The annual index includes 169 countries and was compiled by questioning
journalists, researchers and jurists around the world, along with
freedom of expression and human rights groups.
Criticism
A number of countries slipped down the index because "of serious,
repeated violations of the free flow of online news and information,"
Reporters Without Borders said.
According to the group at least 64 people are currently imprisoned
worldwide because of postings on the web, eight of them in Vietnam.
The military junta's crackdown on demonstrations bodes ill for the future of basic freedoms in this country
Reporters Without Borders on Burma
They flagged up the case of Abdel Kareem Soliman, an Egyptian blogger
jailed for four years after he used his web log to criticise the
country's top Islamic institution, al-Azhar university, and President
Hosni Mubarak, whom he called a dictator.

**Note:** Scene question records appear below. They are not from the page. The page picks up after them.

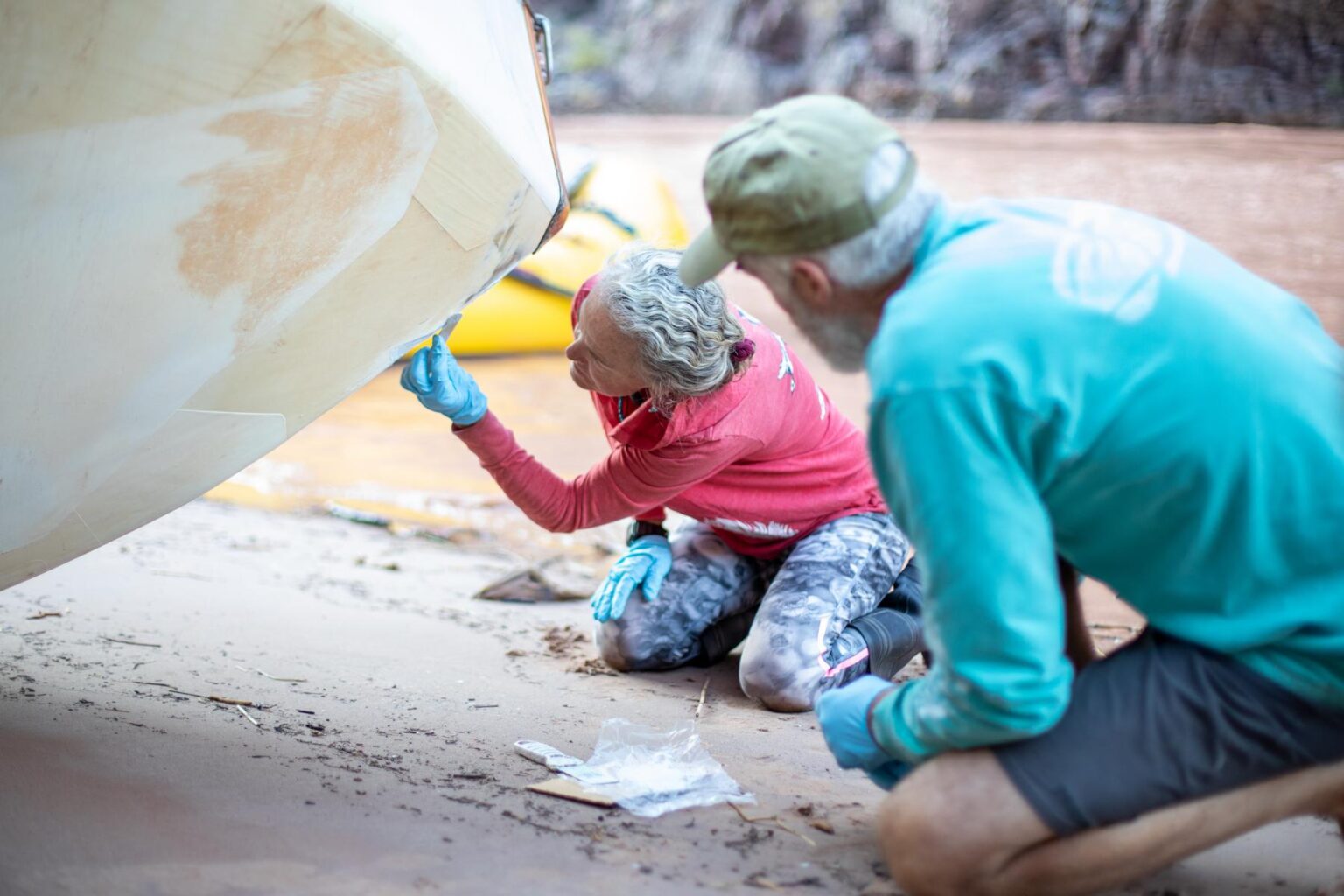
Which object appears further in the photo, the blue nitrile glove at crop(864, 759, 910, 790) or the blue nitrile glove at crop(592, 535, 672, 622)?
the blue nitrile glove at crop(592, 535, 672, 622)

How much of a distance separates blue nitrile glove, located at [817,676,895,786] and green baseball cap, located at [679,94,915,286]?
0.63 metres

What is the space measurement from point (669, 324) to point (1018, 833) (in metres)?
1.16

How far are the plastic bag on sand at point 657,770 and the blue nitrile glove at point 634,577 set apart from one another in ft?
1.75

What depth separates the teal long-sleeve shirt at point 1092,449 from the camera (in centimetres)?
122

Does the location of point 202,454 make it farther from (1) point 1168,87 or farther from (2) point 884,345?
(1) point 1168,87

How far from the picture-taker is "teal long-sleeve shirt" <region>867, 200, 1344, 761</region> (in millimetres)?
1221

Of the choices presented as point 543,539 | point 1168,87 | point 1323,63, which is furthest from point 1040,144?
point 543,539

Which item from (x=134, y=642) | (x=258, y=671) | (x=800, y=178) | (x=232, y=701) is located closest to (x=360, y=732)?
(x=232, y=701)

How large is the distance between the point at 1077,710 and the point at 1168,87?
30.5ft

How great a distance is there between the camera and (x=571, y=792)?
1.77 m

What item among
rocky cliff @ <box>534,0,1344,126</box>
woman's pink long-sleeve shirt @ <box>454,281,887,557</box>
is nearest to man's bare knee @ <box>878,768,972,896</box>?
woman's pink long-sleeve shirt @ <box>454,281,887,557</box>

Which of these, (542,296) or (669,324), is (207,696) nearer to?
(669,324)

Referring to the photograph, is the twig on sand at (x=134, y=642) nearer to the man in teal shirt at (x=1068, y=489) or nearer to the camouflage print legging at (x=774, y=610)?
the camouflage print legging at (x=774, y=610)

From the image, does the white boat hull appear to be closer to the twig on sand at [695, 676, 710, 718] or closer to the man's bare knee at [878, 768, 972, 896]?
the twig on sand at [695, 676, 710, 718]
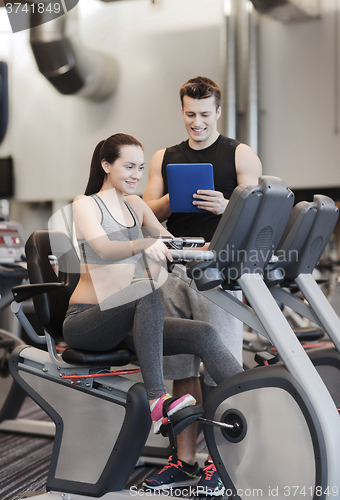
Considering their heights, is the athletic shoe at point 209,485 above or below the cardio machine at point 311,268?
below

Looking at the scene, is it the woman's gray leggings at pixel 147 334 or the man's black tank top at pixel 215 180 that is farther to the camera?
the man's black tank top at pixel 215 180

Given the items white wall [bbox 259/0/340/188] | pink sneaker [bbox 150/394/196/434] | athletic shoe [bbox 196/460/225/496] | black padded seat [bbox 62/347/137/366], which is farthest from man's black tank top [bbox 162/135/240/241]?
white wall [bbox 259/0/340/188]

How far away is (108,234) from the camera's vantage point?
1700 mm

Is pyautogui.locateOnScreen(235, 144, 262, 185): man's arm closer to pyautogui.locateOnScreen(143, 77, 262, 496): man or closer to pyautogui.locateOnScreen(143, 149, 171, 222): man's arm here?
pyautogui.locateOnScreen(143, 77, 262, 496): man

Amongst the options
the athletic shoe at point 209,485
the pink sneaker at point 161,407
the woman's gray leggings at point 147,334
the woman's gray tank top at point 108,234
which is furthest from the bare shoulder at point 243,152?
the athletic shoe at point 209,485

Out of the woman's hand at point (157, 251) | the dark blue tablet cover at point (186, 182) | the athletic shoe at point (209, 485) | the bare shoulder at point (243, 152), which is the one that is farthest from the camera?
the bare shoulder at point (243, 152)

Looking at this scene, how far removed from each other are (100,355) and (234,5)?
4.68 metres

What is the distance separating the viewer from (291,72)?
533cm

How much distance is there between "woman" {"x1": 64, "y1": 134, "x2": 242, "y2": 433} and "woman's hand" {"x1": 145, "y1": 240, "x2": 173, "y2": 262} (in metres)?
0.04

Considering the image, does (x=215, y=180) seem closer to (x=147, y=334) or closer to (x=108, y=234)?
(x=108, y=234)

"The governments of repressive countries are now targeting bloggers and
online journalists as forcefully as journalists in the traditional
media," the group said in its statement.
"We also regret that China (164th) stagnates near the bottom of the
index. With less than a year to go to the 2008 Beijing Olympics, the
reforms and the releases of imprisoned journalists so often promised by
the authorities seem to be a vain hope," it added.
Politkovskaya murder
The group said it was "particularly disturbed" by the recent government suppression of Burma's pro-democracy movement.
"The military junta's crackdown on demonstrations bodes ill for the
future of basic freedoms in this country. Journalists continue to work
under the yoke of harsh censorship from which nothing escapes, not even
small ads," it said.
The highest ranking on the index went to Iceland, followed by Norway and Estonia.
Overall Europe performed best, though Russia, which was ranked 144th on the list, is not progressing, the report said.
The murder of outspoken Kremlin critic Anna Politkovskaya and the
failure to bring her killer to justice weighed heavily, as did a lack
of media diversity, Reporters Without Borders added.